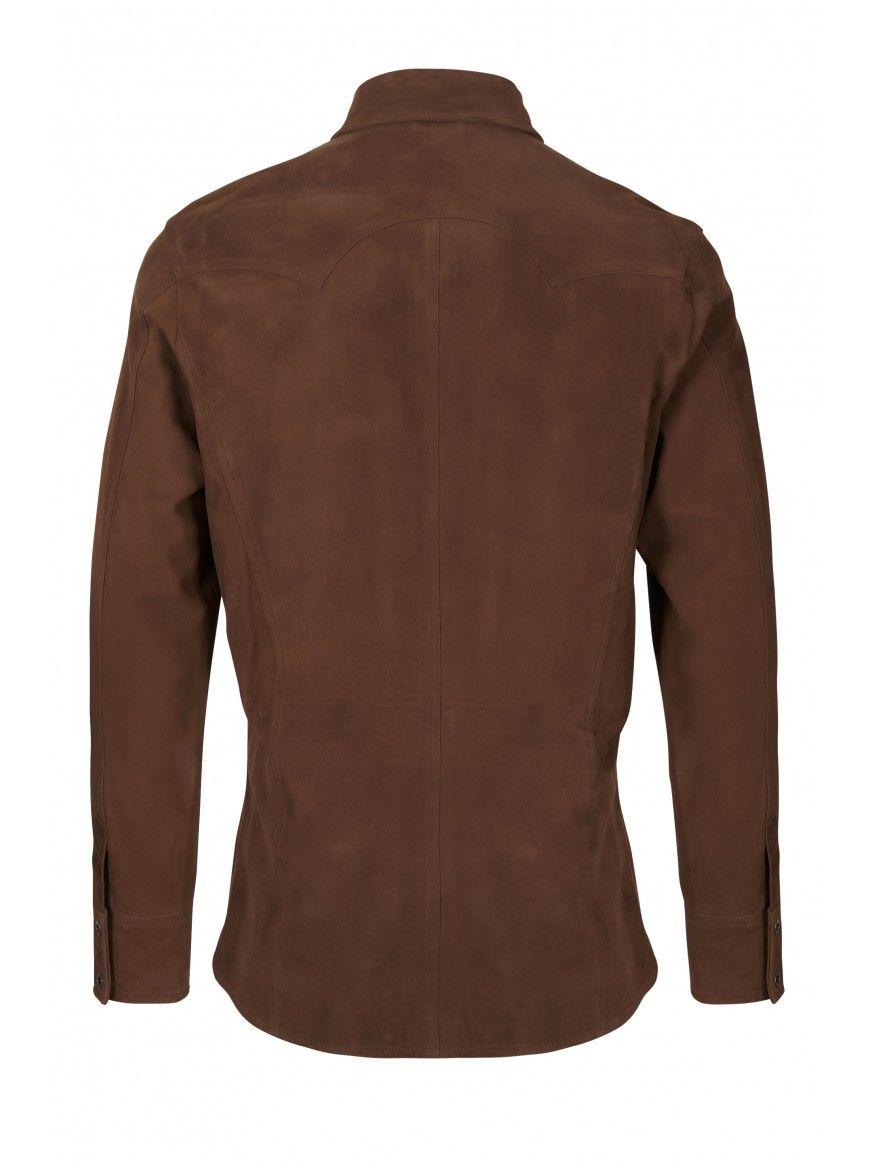 Camisa em pele Ruben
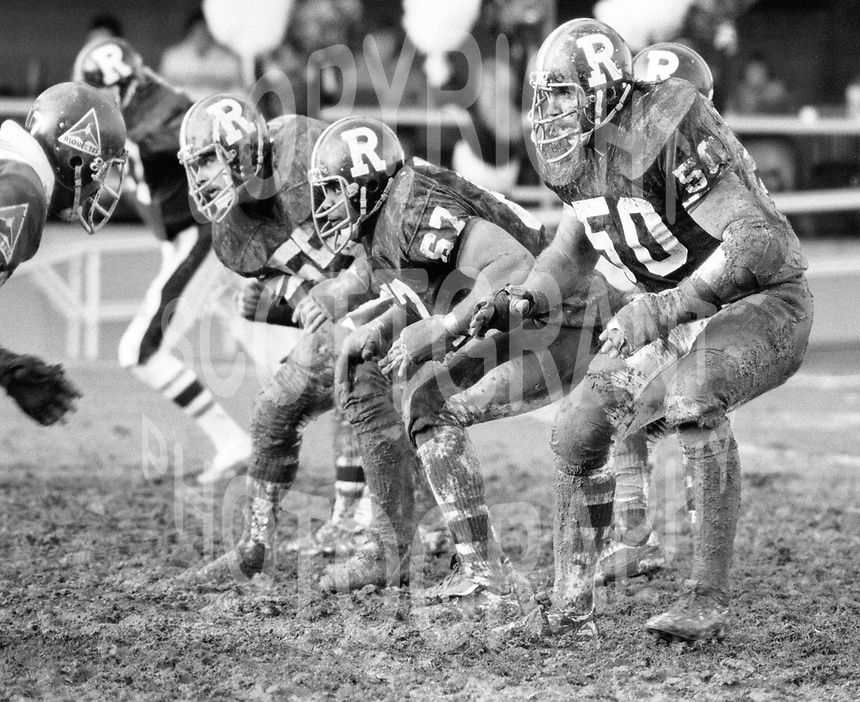 Kevin Powell, Rudy Philips and Val Belcher of the Ottawa Rough Riders. Photo copyright Scott Grant.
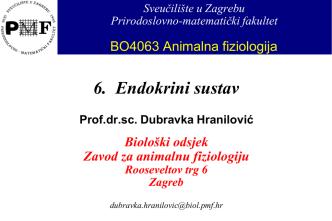 adenohipofiza - Sveučilište u Zagrebu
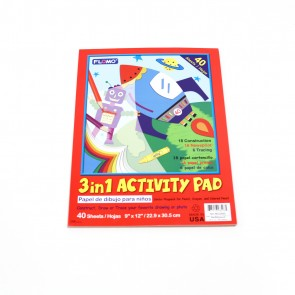 3 in 1 Activity Pad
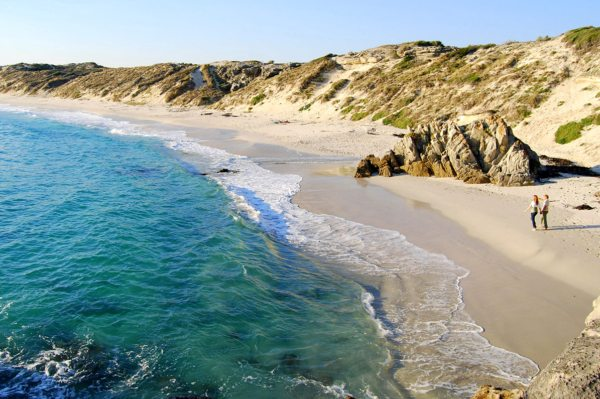 The beaches in Grootbos Private Nature Reserve are pristine. © Grootbos Accommodation Enterprises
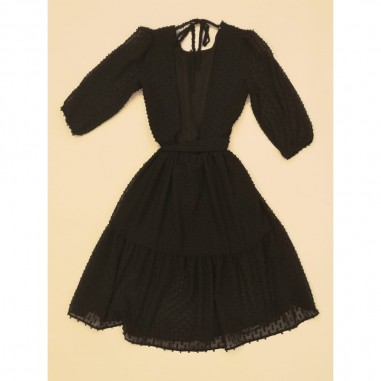Kocca Black Dress - Kocca prachy-kocca21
= = =
Write the material out again exactly. Skip each picture.

### TASK OUTPUT
 Camisa em pele Ruben
 Kevin Powell, Rudy Philips and Val Belcher of the Ottawa Rough Riders. Photo copyright Scott Grant.
 adenohipofiza - Sveučilište u Zagrebu
 3 in 1 Activity Pad
 The beaches in Grootbos Private Nature Reserve are pristine. © Grootbos Accommodation Enterprises
Kocca Black Dress - Kocca prachy-kocca21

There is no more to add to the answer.